Era una oscura noche de Diciembre, llovía intensamente, el frío se calaba hasta los huesos y era prácticamente imposible caminar. Una pareja volvía de una granja vecina en la que habían robado dos gallinas que escondían entre los abrigos que apenas cubrían su cuerpo. Faltaban varios pasos para llegar al cementerio del pueblo cuando la mujer le dijo al marido que no podía caminar más. Tenía los pies empapados y no podía seguir andando. Entre la oscuridad divisaron una pequeña caseta dentro del camposanto. Se acercaron ya que normalmente la puerta del cementerio estaba cerrada, pero en aquel momento no tenía el candado puesto.
Penetraron en la caseta. Se trataba de un pequeño espacio lleno de humedad pero allí no se mojaban. La mujer soltó a las gallinas que no cesaban de cacarear y se acomodaron como pudieron en un rincón.
El silencio fuera era absoluto, pero ellos estaban tiritando, no se sabe si por la mojadura o por el miedo que sentían en aquel lugar.
Pasados unos minutos empezaron a oír algo que no sabían qué era. A ella le parecía el maullido de un gato, pero no era precisamente esto. Más bien era como un lamento lejano. El terror se apoderó de ellos. Las gallinas cada vez hacían más ruido y ellos se abrazaron, pues aquello se oía cada vez más cerca. De pronto y con un gran chirrido la puerta se fue abriendo lentamente y a media luz se introdujo un enorme gato negro que hizo que las gallinas, al notar su presencia, volvieran a su alboroto. La pareja se fue tranquilizando ya que no podían salir de su escondite pues la lluvia arreciaba cada vez más.
Pasaría más o menos media hora cuando el lamento se hizo cada vez más intenso. Ahora ya no era solo un gemido, se oían en la lejanía varios más. Aquello era aterrador y el hombre y la mujer seguían fuertemente abrazados. Ahora notaban como una especie de fogonazos cuyo resplandor se introducía por las ranuras de la pequeña caseta y los lamentos se acercaban cada vez más.

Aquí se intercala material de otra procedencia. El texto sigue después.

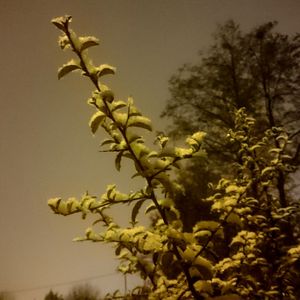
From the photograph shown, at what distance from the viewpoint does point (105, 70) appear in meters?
1.38

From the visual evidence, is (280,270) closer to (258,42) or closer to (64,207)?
(64,207)

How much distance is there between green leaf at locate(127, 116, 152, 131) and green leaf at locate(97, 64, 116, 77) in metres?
0.18

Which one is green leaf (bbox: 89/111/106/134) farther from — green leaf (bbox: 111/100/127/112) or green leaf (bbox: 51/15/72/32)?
green leaf (bbox: 51/15/72/32)

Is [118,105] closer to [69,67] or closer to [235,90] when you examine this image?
[69,67]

Poco a poco se fue haciendo de día, la lluvia seguía cayendo acompañada de fuertes truenos. En el interior de la caseta ya no se oía ningún ruido. Los dos al final estaban profundamente dormidos cuando de repente se abrió la puerta por la que penetró dando grandes voces un individuo enorme. Era el guardián del cementerio, que armado de un gran palo intentó apalearles, pero cuando le contaron la historia se fue apaciguando. Les dijo que no volvieran a aparecer por allí, sobre todo de noche. Los sonidos que había oído eran de los muertos, que no admitían a nadie en sus dominios.
Escarmentados, el matrimonio, al siguiente día se personaron en la iglesia del pueblo y después dejaron las dos gallinas allí para que se pudieran alimentar los indigentes que estaban en la puerta.